**Passage:**
################
Becoming Brilliant, Einstein Never Used Flashcards, Heading Home With Your Newborn, Healthy Sleep Habits/Happy Child, How Babies Talk, Loving Our Kids on Purpose, The Girlfriend's Guide to Pregnancy, Touchpoints, What Mothers Do, What to Expect When You're Expecting, Your Pregnancy and Childbirth
I know that no book can ever prepare you for what pregnancy and parenthood is really like, but I gave it my best shot. Here are the books that I read cover-to-cover or just thumbed through and my opinion on their helpfulness.
The Girlfriend’s Guide to Pregnancy, by Vicki Iovine
This book was passed on to me from my sister-in-law, and I LOVED it. I read it cover-to-cover, occasionally roaring with laughter and trying to explain what was so funny to my husband through my tears and gasps. In addition to being funny, the information was straightforward, well organized, and presented the nasty details with honesty and a calm assurance that you’re not going insane. This is a book that I will definitely give to any girlfriends who have a happy announcement. For your reading pleasure, the paragraph that got the biggest laugh out of me: “A pregnant woman’s hunger is no moderate or simple hankering. It is a hunger so ferocious that if the car isn’t parked in front of some food-selling source within thirty seconds, the hapless (Baby Daddy) will find himself face-to-face with a sobbing woman who is tearing through the glove compartment trying to find the peppermint candy she picked up at the car wash a month ago.”
What to Expect When You’re Expecting, by Heidi Murkoff
As it says on the cover, this is the #1 bestselling pregnancy book. I had a copy that I got from my sister, but I didn’t do much more that glance through it and occasionally look up a specific topic. At one of my first meetings with my midwife, she advised not reading it because it dwells so much on everything that can go wrong, and that always scares her patients. I’m not one to let someone scare me away from a book, so I went through it anyway. It was detailed and had a lot of good information, but the layout wasn’t as helpful to me as the next book on this list.
################
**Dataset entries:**
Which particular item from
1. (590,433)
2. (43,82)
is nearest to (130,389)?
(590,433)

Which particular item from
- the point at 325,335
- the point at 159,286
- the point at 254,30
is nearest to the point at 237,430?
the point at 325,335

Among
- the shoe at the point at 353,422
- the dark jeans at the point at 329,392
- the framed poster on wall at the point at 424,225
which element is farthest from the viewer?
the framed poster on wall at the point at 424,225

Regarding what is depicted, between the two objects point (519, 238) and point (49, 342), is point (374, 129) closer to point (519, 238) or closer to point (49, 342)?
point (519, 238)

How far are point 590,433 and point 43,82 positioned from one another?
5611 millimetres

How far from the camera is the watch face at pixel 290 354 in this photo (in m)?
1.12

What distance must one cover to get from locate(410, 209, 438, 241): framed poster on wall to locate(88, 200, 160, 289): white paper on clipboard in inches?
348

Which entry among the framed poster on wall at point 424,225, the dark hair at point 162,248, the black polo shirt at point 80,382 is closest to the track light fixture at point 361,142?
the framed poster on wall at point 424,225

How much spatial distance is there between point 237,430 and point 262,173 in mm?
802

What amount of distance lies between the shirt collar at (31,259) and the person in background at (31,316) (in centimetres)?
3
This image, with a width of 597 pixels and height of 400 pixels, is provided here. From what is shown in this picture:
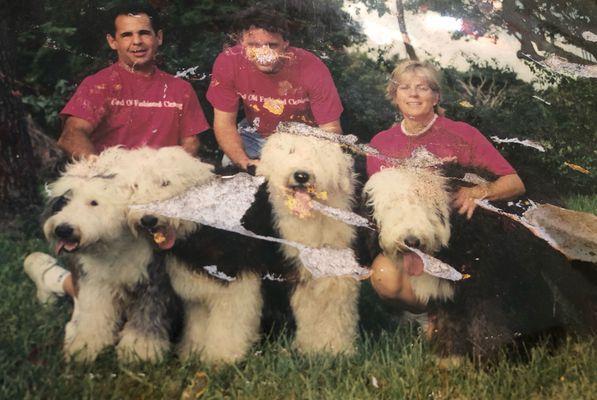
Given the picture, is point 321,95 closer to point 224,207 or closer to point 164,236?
point 224,207

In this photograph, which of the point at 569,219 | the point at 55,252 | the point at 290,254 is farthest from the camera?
the point at 569,219

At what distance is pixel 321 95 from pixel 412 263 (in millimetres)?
794

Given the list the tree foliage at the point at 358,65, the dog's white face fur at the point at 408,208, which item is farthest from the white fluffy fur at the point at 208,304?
the dog's white face fur at the point at 408,208

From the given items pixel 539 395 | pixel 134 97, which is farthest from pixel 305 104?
pixel 539 395

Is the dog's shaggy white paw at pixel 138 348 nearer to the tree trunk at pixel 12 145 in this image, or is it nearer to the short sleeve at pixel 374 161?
the tree trunk at pixel 12 145

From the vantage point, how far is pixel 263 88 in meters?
2.80

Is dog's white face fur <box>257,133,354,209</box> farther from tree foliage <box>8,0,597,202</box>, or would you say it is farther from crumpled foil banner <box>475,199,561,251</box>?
crumpled foil banner <box>475,199,561,251</box>

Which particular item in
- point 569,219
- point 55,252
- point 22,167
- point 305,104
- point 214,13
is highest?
point 214,13

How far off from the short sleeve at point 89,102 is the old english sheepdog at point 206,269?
331 millimetres

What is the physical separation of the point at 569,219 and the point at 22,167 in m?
2.32

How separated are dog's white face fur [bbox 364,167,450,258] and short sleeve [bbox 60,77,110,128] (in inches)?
43.9

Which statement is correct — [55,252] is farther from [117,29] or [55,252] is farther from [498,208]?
[498,208]

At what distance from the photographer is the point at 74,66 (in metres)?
2.73

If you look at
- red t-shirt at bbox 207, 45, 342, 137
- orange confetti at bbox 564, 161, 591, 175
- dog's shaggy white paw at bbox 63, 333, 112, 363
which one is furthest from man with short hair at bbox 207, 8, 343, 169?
orange confetti at bbox 564, 161, 591, 175
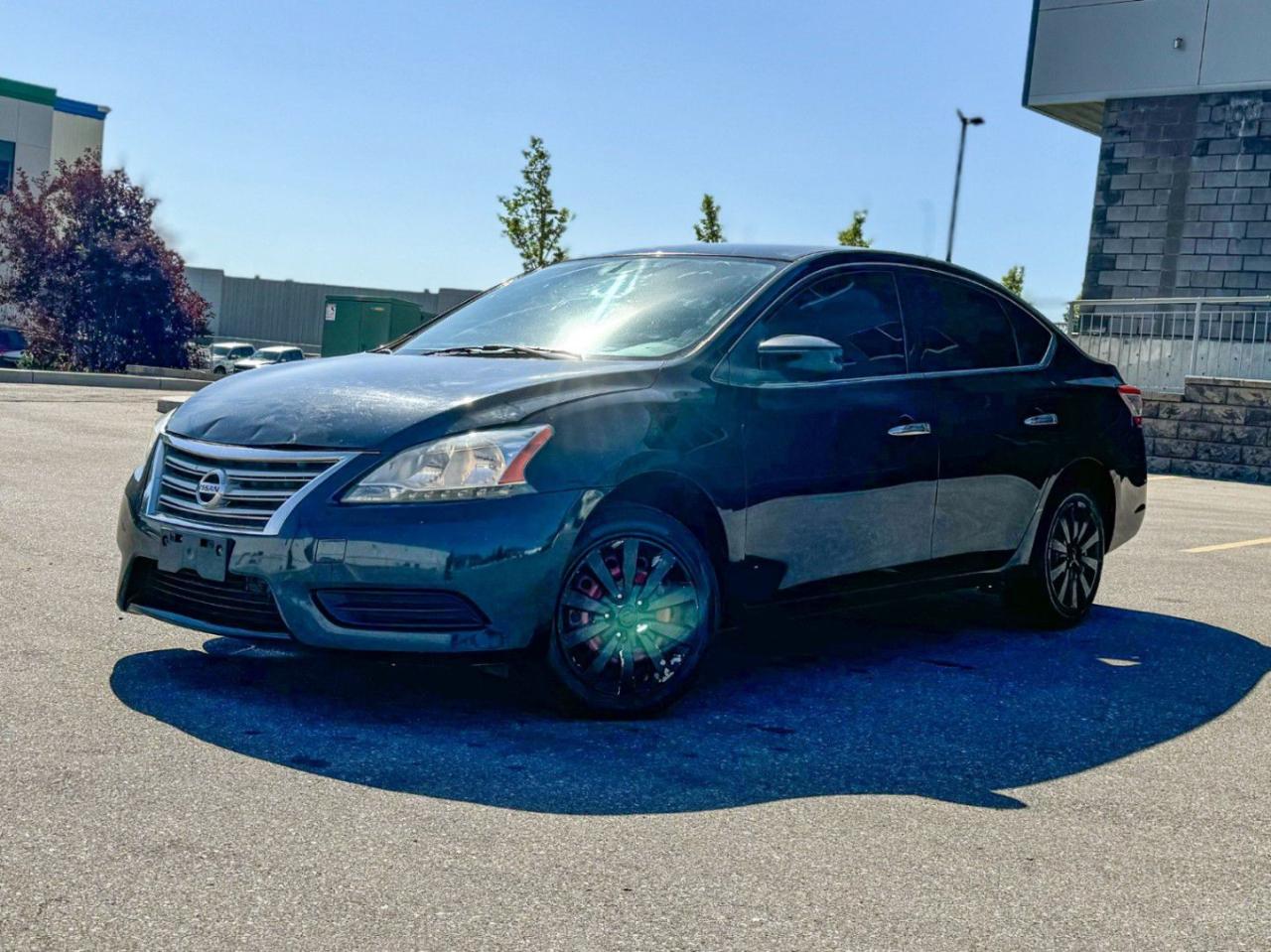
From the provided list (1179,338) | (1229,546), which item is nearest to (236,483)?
(1229,546)

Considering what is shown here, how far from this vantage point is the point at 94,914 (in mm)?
3102

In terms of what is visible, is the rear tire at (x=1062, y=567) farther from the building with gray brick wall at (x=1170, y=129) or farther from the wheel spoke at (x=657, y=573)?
the building with gray brick wall at (x=1170, y=129)

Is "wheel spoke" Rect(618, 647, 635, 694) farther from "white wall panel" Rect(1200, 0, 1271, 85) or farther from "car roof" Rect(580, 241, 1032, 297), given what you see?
"white wall panel" Rect(1200, 0, 1271, 85)

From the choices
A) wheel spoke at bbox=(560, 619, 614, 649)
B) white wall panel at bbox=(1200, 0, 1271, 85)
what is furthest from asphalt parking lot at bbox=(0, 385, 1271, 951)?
white wall panel at bbox=(1200, 0, 1271, 85)

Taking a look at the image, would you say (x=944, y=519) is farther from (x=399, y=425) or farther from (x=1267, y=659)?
(x=399, y=425)

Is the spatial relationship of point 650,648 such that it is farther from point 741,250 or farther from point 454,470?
point 741,250

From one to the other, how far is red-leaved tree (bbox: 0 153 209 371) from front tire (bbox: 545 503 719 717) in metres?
29.4

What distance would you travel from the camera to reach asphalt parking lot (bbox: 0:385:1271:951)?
10.7 ft

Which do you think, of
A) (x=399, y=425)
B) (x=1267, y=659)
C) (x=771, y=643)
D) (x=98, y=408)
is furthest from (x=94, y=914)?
(x=98, y=408)

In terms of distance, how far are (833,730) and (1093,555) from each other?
266 cm

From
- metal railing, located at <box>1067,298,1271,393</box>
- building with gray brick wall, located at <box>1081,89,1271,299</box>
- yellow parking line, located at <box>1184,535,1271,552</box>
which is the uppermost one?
building with gray brick wall, located at <box>1081,89,1271,299</box>

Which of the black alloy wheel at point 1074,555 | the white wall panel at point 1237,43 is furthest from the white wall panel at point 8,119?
the black alloy wheel at point 1074,555

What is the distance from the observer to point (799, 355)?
5.45 meters

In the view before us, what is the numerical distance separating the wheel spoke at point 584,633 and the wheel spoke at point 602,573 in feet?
0.31
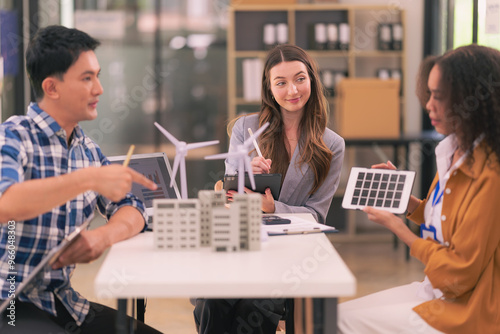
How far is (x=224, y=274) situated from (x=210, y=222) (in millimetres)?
302

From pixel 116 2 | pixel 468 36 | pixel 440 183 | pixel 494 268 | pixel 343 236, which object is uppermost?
pixel 116 2

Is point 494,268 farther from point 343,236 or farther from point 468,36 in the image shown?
point 343,236

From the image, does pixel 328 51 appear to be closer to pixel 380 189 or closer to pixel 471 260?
pixel 380 189

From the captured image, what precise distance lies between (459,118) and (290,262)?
0.63 meters

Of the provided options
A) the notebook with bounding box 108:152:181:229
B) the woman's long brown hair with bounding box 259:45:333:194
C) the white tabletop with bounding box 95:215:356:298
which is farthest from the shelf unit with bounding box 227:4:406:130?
the white tabletop with bounding box 95:215:356:298

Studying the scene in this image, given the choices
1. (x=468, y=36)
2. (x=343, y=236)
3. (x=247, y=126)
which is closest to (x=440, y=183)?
(x=247, y=126)

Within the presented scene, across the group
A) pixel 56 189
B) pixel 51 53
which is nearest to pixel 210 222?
pixel 56 189

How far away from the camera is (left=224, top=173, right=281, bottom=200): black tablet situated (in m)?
2.32

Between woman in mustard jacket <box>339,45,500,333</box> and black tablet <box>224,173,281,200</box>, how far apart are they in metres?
0.61

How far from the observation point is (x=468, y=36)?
478 cm

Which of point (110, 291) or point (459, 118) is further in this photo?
point (459, 118)

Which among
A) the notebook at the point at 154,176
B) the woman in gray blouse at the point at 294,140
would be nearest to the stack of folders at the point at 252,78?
the woman in gray blouse at the point at 294,140

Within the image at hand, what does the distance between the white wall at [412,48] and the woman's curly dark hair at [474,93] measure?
4.44 metres

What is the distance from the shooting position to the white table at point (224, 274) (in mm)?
1490
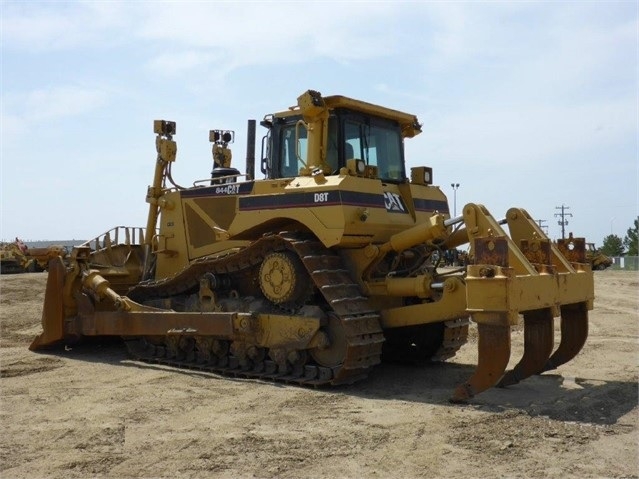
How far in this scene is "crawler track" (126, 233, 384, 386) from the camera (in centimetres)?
770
################
**What to produce:**
In the pregnancy book reviews, why did the midwife advise against reading What to Expect When You're Expecting? The lines aren't needed here.

**Solution to this problem:**
It dwells so much on everything that can go wrong, which always scares her patients.